-------- TEXTE PRÉSENTÉ
Burkina/Exposé sur la situation de la Nation : « Nous pouvons affirmer notre souveraineté sans envenimer nos relations avec les autres », conseille le député Daouda Diallo
Le Premier ministre Apollinaire Joachimson Kyélèm de Tambéla a procédé le vendredi 1er décembre 2023 au traditionnel exposé sur la situation de la Nation devant les députés de l’Assemblée législative de la transition (ALT). Toute la journée a été consacrée aux échanges entre le chef du gouvernement et les députés. A l’issue de cet exposé, quelques députés ont accepté de donner leurs appréciations. On retient donc des points de satisfaction mais aussi des insuffisances constatées par ces députés. Tout en appréciant l’exposé et les réponses du Premier ministre, Dr Daouda Diallo, 4e vice-président de l’ALT, a émis quelques réserves notamment sur les propos à l’encontre des partenaires occidentaux. Pour lui, ces déclarations sont de nature à durcir encore plus les rapports avec l’extérieur au lieu de les améliorer. Si certains députés ont recommandé la convocation des assises nationales sur la paix, d’autres ont invité le Premier ministre à ne pas occulter la question de l’environnement.
----------------
-------- DONNÉES ENREGISTRÉES
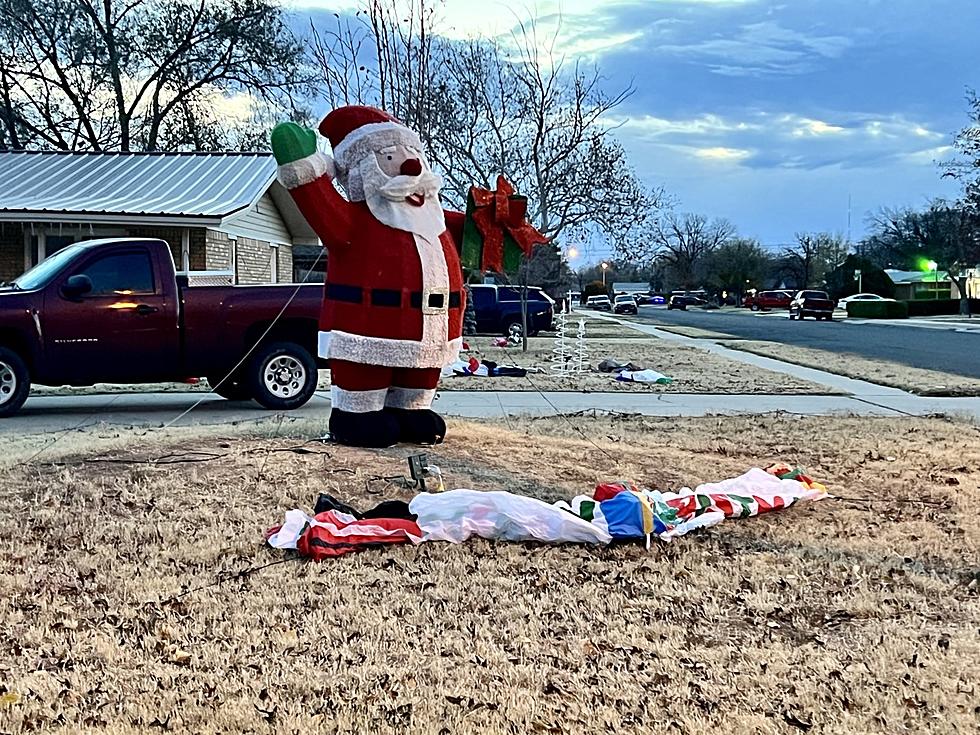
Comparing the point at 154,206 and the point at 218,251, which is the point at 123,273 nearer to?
----------------
CONSIGNE DONNÉE –
D'après l'article sur l'exposé de la situation de la Nation, pour quelle raison le député Daouda Diallo a-t-il émis des réserves sur les propos du Premier ministre visant les partenaires occidentaux ?

RÉPONSE CI-DESSOUS –
Daouda Diallo juge que ces déclarations sont de nature à durcir encore plus les rapports avec l'extérieur au lieu de les améliorer.